─── Extracted data ───
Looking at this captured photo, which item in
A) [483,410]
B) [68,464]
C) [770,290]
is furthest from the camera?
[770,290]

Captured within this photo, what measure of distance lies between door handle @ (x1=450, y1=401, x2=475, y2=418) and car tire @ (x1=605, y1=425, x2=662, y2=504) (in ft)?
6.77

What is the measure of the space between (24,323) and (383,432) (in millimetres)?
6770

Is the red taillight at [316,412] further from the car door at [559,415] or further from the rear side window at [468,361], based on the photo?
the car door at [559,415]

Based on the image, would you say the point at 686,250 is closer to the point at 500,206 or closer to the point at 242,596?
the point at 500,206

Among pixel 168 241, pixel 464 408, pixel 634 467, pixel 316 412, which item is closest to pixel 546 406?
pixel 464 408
───
* [Given request] Copy every row above word for word, with nothing changed.

* [The answer]
Looking at this captured photo, which item in
A) [483,410]
B) [68,464]
C) [770,290]
is furthest from the camera?
[770,290]

Captured within this photo, what measure of distance lies between door handle @ (x1=450, y1=401, x2=475, y2=418) and car tire @ (x1=605, y1=425, x2=662, y2=504) (in ft)?
6.77

What is the measure of the space between (24,323) and (383,432) (in millimetres)?
6770

Is the red taillight at [316,412] further from the car door at [559,415] or further from the rear side window at [468,361], based on the photo?
the car door at [559,415]

Based on the image, would you say the point at 686,250 is closer to the point at 500,206 or closer to the point at 242,596?
the point at 500,206

Among pixel 168 241, pixel 464 408, pixel 634 467, pixel 316 412, which item is closest to pixel 546 406?
pixel 464 408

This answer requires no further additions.